Fin de l’histoire ? Pas tout à fait. Car le processus ne fait que commencer. Le rapporteur désigné, le sénateur LR Christophe-André Frassa, n’a pas encore commencé ses auditions en vue d’établir son rapport. Le sujet n’a pas été non plus abordé en réunion de groupe. Mais quelques échanges informels ont cependant déjà eu lieu.
Sur le fond, les centristes ne semblent pas avoir bougé. « Il y a bien sûr des éléments dans la proposition de loi constitutionnelle LR sur lesquels nous n’aurons pas la possibilité de suivre le groupe LR », nous confirme Philippe Bonnecarrère.

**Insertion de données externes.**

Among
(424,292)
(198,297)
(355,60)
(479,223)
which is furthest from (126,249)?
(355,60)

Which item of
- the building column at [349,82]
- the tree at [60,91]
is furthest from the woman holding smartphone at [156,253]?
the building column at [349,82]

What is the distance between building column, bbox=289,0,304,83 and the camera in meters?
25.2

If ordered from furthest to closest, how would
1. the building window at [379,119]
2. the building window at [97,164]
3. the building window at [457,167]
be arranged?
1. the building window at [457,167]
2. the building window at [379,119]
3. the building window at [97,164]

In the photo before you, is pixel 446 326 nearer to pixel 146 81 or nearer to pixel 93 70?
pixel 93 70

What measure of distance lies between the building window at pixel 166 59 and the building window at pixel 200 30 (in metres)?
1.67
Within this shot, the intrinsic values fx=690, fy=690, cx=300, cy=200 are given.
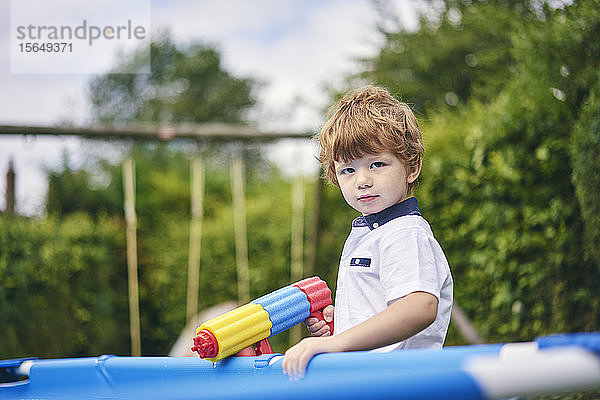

Il pointe notamment « l’extension encore plus large que les seuls sujets de société, du champ de l’article 11 ». La proposition de loi prévoit en effet que le président de la République « peut soumettre au référendum tout projet de loi ou tout projet de loi organique », ce qui est extrêmement large. Autrement dit, de quoi permettre de consulter les Français à peu près sur tout.
Ne pas recommencer « la dramaturgie autour de l’article 3 du texte asile et immigration »
Mais pour éviter le conflit, rien de tel pour le couple LR-UC que de se parler, communiquer. « Je suggère modestement, sans me substituer à l’autorité des deux présidents de groupe, Bruno Retailleau et Hervé Marseille, que nous ne recommencions pas la dramaturgie autour de l’article 3 du texte asile et immigration. Il me semblerait intéressant qu’il puisse y avoir une concertation entre les deux groupes avant le 12 décembre, pour examiner la proposition et éventuellement la faire évoluer », avance Philippe Bonnecarrère. Au point de permettre de trouver un compromis ? « Je ne dis pas forcément aboutir à un accord, je ne suis pas sûr que ce soit forcément possible. Mais en tout cas, réduire les divergences », répond le sénateur centriste du Tarn.
Le sénateur centriste a l’espoir que les LR soient prêts à bouger. « Je n’écarte pas que sur ces deux sujets, que le groupe LR poursuive sa réflexion, sur les articles 2 et 3 du texte, à la fois sur la question de se dispenser de respecter les conventions européennes et l’extension de l’article 11 », pense Philippe Bonnecarrere.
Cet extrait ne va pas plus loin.